The access control to the information within a system ensures the correct manipulation of the data. In the four systems that we analyzed, the access to the information was restricted by the definition of roles and user permissions to view, read, modify, or remove data. Table 9 shows the F1 score means of FGTHunter obtained when using it for finding the lines of code most related to the requirements associated with the statute 164.312 (a) (1) of HIPAA in each system. The average harmonic mean has an acceptable level, greater than 0.4 points, in OPENMRS, OSCAR and TAPAS. On the other hand, for iTrust the algorithm had the lowest performance. What happens is that the access control by roles in iTrust was handled by access restrictions defined in the configuration .xml files for the TOMCAT server.
Assigning a unique identifier to each entity of a system ensures the correct manipulation of the data and facilitates the control of the information integrity. According to our observations, the restrictions of non-repetition were always defined at the database level, that is, the traceability of the requirements associated with the Statute 164.312 (a)(2) (i) of HIPAA was carried out analyzing .sql files with thousands of code lines impacting negatively on the precision of our technique. However, according to the results, for OSCAR and OPENMRS systems the algorithm reaches its highest performance, probably because at the application level, the uniqueness of the identifiers for each entity was also validated.
Ensuring the correct implementation of access control mechanisms is a fundamental aspect in any system that manipulates critical information. Such control strategies range from verification of passwords and access codes to role management within the system. Considering the wide spectrum of artifacts in each system that may be related to HIPAA Statute 164.312 (d), it is natural that the accuracy tend to be very high; however in TAPAS that value is low, maybe because the access control in this application is not clearly defined at the application level, i.e., there are no login forms or access restrictions, and externally they must control the access to the information by applying restrictions policies.
Closing the session after a period of inactivity is a measure of additional protection that usually exists to avoid improper manipulation of the data. The session time limit for a given user is often specified in a particular line of code within the application, either through a property file, a database record or a global variable. Considering the quantity of artifacts analyzed and the reduced number of code lines in which the requirements related to statute 164.312 (a)(2)(iii) of HIPAA are implemented, for iTrust and OSCAR the level of precision was very low. According to Table 9, TAPAS is the exception probably because in many parts of the code the mechanisms for closing inactive sessions are repeated, once a particular operation has started.
As a security measure, many information systems keep a record of unsuccessful attempts prior to login for a particular service. Depending on the number of failed attempts, an account is blocked for a period of time or indefinitely until an administrator decides to unblock it. Table 9 summarizes the traceability results for the requirements related to HIPAA Statute 164.308 (a)(5)(ii)(C). The case with less precision was iTrust, probably because there are very few code lines where the control of failed attempts is made.
When a user of the system views or edits the information of a particular patient, the audit information should be enough to know the detail of the modifications made to critical data, as is established by the statute 164.308 (a)(1)(ii)(D) of HIPAA. Table 9 shows the average of the harmonic mean for the systems that implemented control mechanisms of visualization for audited data. In general, the performance of the traceability algorithm was acceptable, above 0.4.
As a measure of securing information in the event of a disaster, data security should be periodically generated from the information contained in the database in order to be effectively restored. The HIPAA statute 164.308 (a)(7)(ii)(A) refers to this topic, as shown in Table 9. OSCAR was the system in which our algorithm reached a higher precision, while TAPAS was the opposite case. This particular behavior can be proved when we compare the source code artifacts from both systems that were involved in the implementation of such a statute. From our findings in the preliminary analysis, we observe that OSCAR has more lines of code associated with data backups and database restoration than TAPAS.
This paper presents a novel approach to a fine-grained traceability problem that is common in the healthcare systems context. Our findings indicate that the precision of FGTHunter is, in general, more than 0,4 for each HIPAA requirement (Average F1 score).

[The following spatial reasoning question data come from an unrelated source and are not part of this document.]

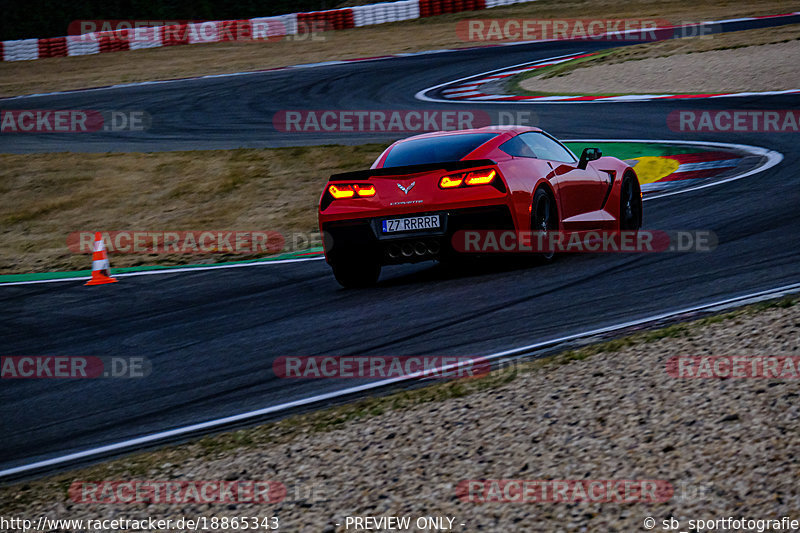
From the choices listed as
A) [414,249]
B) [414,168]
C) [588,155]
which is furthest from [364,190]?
[588,155]

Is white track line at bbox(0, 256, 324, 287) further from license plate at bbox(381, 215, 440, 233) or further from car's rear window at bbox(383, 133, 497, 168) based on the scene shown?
license plate at bbox(381, 215, 440, 233)

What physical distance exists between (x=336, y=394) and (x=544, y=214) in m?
3.42

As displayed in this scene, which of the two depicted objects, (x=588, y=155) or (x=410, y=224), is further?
(x=588, y=155)

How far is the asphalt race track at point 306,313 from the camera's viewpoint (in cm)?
663

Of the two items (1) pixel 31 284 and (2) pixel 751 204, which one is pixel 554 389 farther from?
(1) pixel 31 284

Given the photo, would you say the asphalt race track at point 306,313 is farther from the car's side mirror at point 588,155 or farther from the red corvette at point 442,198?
the car's side mirror at point 588,155

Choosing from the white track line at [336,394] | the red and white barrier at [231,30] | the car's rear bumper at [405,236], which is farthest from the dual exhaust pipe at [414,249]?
the red and white barrier at [231,30]

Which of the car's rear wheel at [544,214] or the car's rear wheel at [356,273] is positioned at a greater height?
the car's rear wheel at [544,214]

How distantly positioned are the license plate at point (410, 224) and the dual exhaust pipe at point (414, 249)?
12 centimetres

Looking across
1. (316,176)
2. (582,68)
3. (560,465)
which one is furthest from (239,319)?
(582,68)

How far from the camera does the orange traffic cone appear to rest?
11602 mm

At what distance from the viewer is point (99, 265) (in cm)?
1172

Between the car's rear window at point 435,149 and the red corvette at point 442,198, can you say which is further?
the car's rear window at point 435,149

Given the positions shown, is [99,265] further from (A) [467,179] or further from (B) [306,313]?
(A) [467,179]
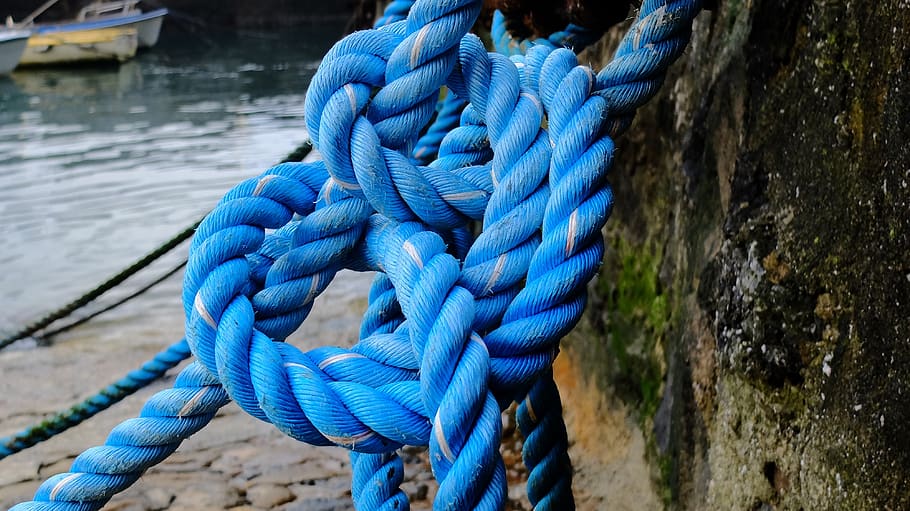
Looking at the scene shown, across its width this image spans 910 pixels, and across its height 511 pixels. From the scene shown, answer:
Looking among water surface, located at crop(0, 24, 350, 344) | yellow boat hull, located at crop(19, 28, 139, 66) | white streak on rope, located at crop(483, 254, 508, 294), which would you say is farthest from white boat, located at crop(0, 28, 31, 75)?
white streak on rope, located at crop(483, 254, 508, 294)

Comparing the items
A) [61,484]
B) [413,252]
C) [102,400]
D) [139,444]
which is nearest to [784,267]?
[413,252]

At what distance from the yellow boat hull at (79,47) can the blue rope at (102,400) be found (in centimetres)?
1327

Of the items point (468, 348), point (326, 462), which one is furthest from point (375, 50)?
point (326, 462)

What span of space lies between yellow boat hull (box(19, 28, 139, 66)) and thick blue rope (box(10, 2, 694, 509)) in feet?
46.2

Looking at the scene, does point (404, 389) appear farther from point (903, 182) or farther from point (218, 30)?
point (218, 30)

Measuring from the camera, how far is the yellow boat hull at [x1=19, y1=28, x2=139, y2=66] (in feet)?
43.1

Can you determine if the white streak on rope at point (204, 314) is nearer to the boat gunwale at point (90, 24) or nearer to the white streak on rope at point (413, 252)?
the white streak on rope at point (413, 252)

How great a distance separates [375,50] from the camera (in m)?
0.87

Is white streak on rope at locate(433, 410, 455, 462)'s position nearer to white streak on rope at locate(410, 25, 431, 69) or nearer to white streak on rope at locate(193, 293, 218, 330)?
white streak on rope at locate(193, 293, 218, 330)

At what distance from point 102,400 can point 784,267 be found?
123 centimetres

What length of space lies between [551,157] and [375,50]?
22 cm

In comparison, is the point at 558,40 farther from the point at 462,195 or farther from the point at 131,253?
the point at 131,253

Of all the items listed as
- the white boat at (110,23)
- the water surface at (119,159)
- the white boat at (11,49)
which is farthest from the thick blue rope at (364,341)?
the white boat at (110,23)

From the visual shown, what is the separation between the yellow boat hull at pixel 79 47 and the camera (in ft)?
43.1
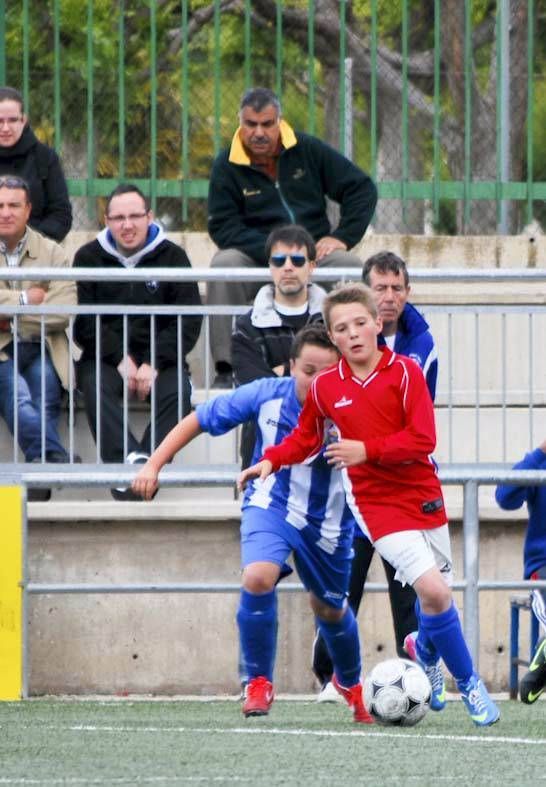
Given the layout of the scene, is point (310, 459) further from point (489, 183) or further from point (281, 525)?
point (489, 183)

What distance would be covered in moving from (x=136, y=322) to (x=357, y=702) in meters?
2.84

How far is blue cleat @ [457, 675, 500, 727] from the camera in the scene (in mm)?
7246

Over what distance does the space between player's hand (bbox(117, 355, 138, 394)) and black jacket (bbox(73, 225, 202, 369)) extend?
4 cm

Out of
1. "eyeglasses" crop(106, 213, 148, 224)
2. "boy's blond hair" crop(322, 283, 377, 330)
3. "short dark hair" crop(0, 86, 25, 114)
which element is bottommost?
"boy's blond hair" crop(322, 283, 377, 330)

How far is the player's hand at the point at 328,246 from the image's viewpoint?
10453 millimetres

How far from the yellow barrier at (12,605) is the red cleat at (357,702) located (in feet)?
6.61

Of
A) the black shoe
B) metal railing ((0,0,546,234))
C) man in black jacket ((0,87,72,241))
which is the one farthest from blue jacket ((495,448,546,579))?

The regulations related to audit control standards and session expiration in the implementation of healthcare systems were the hardest to trace to source code statements. In those cases, our approach achieved the lowest precision (about 0,35 F1 score mean, for each system). Very few lines and source code structures related to these requirements were successfully mapped by our algorithm for each system. This can be explained by the few places within the source code where these requirements were implemented, increasing in that way the recall of our technique and decreasing the precision. With respect to the other statutes defined in the privacy and security rule of HIPAA, the performance of our algorithm was acceptable (over 0,4 F1 score mean) and in some cases excellent (over 0,8 F1 score mean).
The precision of the proposed technique is highly dependent on good design practices and the adherence to conventions for naming entities according to the problem domain (i.e., quality of source code); this is a key factor that should be considered in future research to increase the accuracy of any text-based technique.
High level requirement extraction from available resources following a linguistic pattern, may compromise the correctness and completeness of query artifacts in our algorithm, since not always documentation written in natural language is good enough to describe what actually is implemented in source code. To reduce the impact of this issue, a meta-language could be proposed to denote high level requirements prior the definition of query artifacts. Although it is not a mandatory task in the execution of our technique, when starting from requirements that are defined from a specific context (i.e. system domain) the precision of the technique would improve.
In specific contexts, as is the case of medical health systems, strict rules are required to comply with the secure processing of personal data. For the effective verification of compliance with these rules, it is essential to establish links between the formal text of the regulations and the lines of code in which they are implemented. In this paper we describe an algorithm, based on heuristics, static code analysis and information retrieval techniques, that supports the recovering such traceability links.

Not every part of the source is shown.